Kurang dari 24 jam saya akan menghadapi sidang tesis. Sementara itu, saya baru saja menyelesaikan membuat poin-poin presentasi beberapa menit yang lalu. Tetiba saja, perut saya rasanya sedikit mulas. Untuk pertama kalinya, saya grogi menghadapi hal-hal presentasi seperti ini. Pun untuk pertama kalinya juga saya bergadang selama hampir seminggu untuk menyelesaikan tesis ketika tenggat waktu pengumpulan dua bulan yang lalu. Dan, begitulah. Tesis kali ini selesai pada waktunya dengan segala macam suka-dukanya.

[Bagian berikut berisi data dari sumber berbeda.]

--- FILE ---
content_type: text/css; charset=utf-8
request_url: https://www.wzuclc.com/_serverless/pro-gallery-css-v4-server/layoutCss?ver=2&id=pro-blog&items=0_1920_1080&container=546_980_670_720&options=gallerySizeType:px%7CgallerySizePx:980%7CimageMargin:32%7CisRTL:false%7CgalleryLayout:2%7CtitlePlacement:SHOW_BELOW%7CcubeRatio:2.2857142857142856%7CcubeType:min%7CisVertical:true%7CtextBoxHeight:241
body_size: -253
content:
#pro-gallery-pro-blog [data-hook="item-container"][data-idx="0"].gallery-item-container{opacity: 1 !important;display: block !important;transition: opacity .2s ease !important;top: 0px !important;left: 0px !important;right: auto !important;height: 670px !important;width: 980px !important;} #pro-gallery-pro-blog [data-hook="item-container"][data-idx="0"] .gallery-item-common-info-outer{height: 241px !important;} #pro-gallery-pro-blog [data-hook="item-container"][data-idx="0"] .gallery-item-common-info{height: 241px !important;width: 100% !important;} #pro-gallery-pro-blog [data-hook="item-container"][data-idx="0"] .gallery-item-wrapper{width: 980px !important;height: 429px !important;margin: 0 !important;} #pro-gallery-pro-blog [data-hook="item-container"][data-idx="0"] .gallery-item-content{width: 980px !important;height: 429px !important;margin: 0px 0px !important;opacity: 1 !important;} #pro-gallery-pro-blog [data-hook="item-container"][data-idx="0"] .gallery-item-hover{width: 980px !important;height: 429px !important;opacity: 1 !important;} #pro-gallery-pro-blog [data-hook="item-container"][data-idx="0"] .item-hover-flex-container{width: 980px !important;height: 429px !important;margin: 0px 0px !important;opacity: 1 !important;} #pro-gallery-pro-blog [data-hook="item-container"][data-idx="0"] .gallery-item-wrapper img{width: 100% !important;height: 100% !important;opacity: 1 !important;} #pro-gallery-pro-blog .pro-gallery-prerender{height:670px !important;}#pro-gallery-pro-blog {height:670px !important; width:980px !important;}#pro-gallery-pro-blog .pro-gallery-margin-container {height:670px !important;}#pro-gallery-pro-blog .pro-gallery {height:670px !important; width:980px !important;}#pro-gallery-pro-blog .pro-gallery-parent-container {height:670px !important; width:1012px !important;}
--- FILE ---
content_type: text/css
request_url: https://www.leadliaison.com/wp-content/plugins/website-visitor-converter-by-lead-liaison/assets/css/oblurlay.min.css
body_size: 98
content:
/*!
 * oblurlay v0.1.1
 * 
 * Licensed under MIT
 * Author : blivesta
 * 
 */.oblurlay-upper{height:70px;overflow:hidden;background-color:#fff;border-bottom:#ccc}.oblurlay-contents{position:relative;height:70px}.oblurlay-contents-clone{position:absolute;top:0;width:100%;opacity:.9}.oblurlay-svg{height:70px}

Saya memilih topik tentang fenomena pesugihan di Gunung Kawi. Sedikit yakin, banyak ragunya saat itu. Sempat mengajukan ganti topik, tetapi ditolak oleh pembimbing. Akhirnya, saya pun takada pilihan lain selain menyelesaikan topik ini hingga selesai. Penelitian pertama saya lakukan pada bulan Januari. Sekira 10 hari saya menginap di Gunung Kawi, menghitung hari agar cepat selesai, tetapi lama-lama saya menikmati proses ini.
Data lapangan menunjukkan banyak hal yang takterlihat pada mulanya, tetapi memang seharusnya demikian. Setiap orang yang berkepentingan di sana selalu menekankan bahwa di Gunung Kawi bukanlah tempat pesugihan, tetapi hanya tempat ziarah atau ngalap berkah. Akan tetapi, logikanya, tempat ziarah "biasa" tidak mungkin dikunjungi hingga sepuluh ribu pengunjung setiap bulannya. Sesungguhnya, penelitian saya ini memang tidak mempermasalahkan ada atau tidaknya pesugihan di sana, tetapi hal-hal yang di luar itu, misalnya ideologi, politik, dan narasi dalam ritual ngalap berkah.
Karena pembahasan tentang persilangan hal-hal tersebut antara pemangku kepentingan di Gunung Kawi, saya pun harus mengkroscek data ke Keraton Ngayogyakarta Hadiningrat karena pihak Gunung Kawi menyatakan bahwa kedua makam tersebut ada hubungannya dengan Hamengkubuwono III.
Baiklah. Singkatnya, saya harus penelitian ke sana kemari mencari data. Semacam lelah, tapi takbisa berhenti di tengah jalan. Saya harus lulus pada semester ini jika takmau membuang delapan juta untuk bayaran semesteran dan mau mempertahankan predikat cumlaude (yang sesungguhnya juga taktahu fungsinya untuk apa).
Sekarang, segala sesuatunya sudah hampir selesai. Barangkali 15 jam lagi saya sudah bisa menyandang gelar M.Hum. di belakang nama saya. Namun, sekarang saya tahu, apa yang membuat saya mulas. Lalu, setelah M.Hum. saya akan bagaimana? Akan ke mana? Akan melakukan apa? Akan bekerja apa? Pertanyaan-pertanyaan yang takkan habis itu sedikit-sedikit menghantui saya.
Dulu, ketika lulus jenjang sarjana, saya sama sekali takmemikirkan hal tersebut. Sebab saya langsung melanjutkan S2 dengan salah satu tujuannya adalah penundaan status pengangguran. Tapi sekarang? Saya mau lari ke mana lagi? Menunda segala sesuatunya dengan sekolah S3? Saya rasa menunda tidak akan pernah menyelesaikan masalah.
Satu hal sesungguhnya yang ingin saya lakukan selepas lulus: saya ingin mengajar. Tapi, entahlah, universitas mana yang rela menerima saya. Haha. Pilihan untuk tetap di kota ini atau pindah ke kota lain pun masih harus dipikirkan masak-masak. Pilihan untuk menikah--yang entah dengan siapa pun--harus masuk ke dalam daftar rencana. Atau pilihan melanjutkan S3 di mana dan kapan sebenarnya bisa dipikirkan mulai sekarang. Atau mungkin beberapa bulan mempersiapkan beasiswa dengan les bahasa Inggris dan kerja freelance di penerbitan bisa juga menjadi pilihan. Dan, segala sesuatunya sekarang berkumpul dalam perut, membuat melilit. Padahal saya harus istirahat, sebentar lagi waktu sahur, sebentar lagi sidang tesis.
Ternyata menjadi dewasa itu dilematis, ya?